Nursing diagnosis: risk for imbalanced Fluid Volume
Risk factors may include
Active loss or failure of regulatory mechanisms specific to underlying disease process or trauma; complications of nutrition therapy—high-glucose solutions, hyperglycemia (hyperosmolar nonketotic coma and severe dehydration)
Inability to obtain or ingest fluids
Possibly evidenced by
(Not applicable; presence of signs and symptoms establishes an actual diagnosis)
Desired Outcomes/Evaluation Criteria—Client Will
Display moist skin, moist mucous membranes, stable vital signs, and individually adequate urinary output; be free of edema and excessive weight loss or inappropriate gain.
Nursing intervention with rationale:
1. Assess for clinical signs of dehydration such as thirst, dry skin and mucous membranes, hypotension, or fluid excess, including peripheral edema, tachycardia, and adventitious breath sounds.
Rationale: Early detection and intervention may prevent occurrence of excessive fluctuation in fluid balance. Note: Severely malnourished clients have an increased risk of developing refeeding syndrome, such as life-threatening fluid overload, intracellular electrolyte shifts, and cardiac strain occurring during initial 3 to 5 days of therapy.
2. Incorporate knowledge of caloric density of enteral formulas into assessment of fluid balance.
Rationale: Enteric solutions are usually concentrated and do not meet free water needs.

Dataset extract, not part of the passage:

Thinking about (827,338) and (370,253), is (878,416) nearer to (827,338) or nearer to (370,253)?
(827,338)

3. Provide additional water and flush tubing, as indicated.
Rationale: With higher calorie formula, additional water is needed to prevent dehydration or hyperglycemic complications.
4. Record intake and output (I&O), calculate fluid balance, and measure urine specific gravity.
Rationale: Excessive urinary losses may reflect developing HHNC. Specific gravity is an indicator of hydration and renal function.
5. Weigh daily, or as indicated; evaluate changes.
Rationale: Rapid weight gain reflecting fluid retention can predispose or potentiate heart failure (HF) or pulmonary edema. Gain of more than 0.5 lb/day indicates fluid retention and not deposition of lean body mass.
6. Monitor laboratory studies, such as the following: Serum potassium and phosphorus
Rationale: Hypokalemia and phosphatemia can occur because of intracellular shifts during initial refeeding and may compromise cardiac function if not corrected.
7. Monitor laboratory studies, such as Hematocrit (Hct)
Rationale: Reflects hydration and circulating volume.
8. Monitor laboratory studies, such as Serum albumin
Rationale: Hypoalbuminemia and decreased colloidal osmotic pressure leads to third spacing of fluid and edema.
9. Monitor laboratory studies, such as Serum transferrin
Rationale: Reacts quickly to changes in protein status.
10. Dilute formula or change from hypertonic to isotonic formula, as indicated.
Rationale: May decrease gastric intolerance, reducing occurrence of diarrhea and associated fluid losses.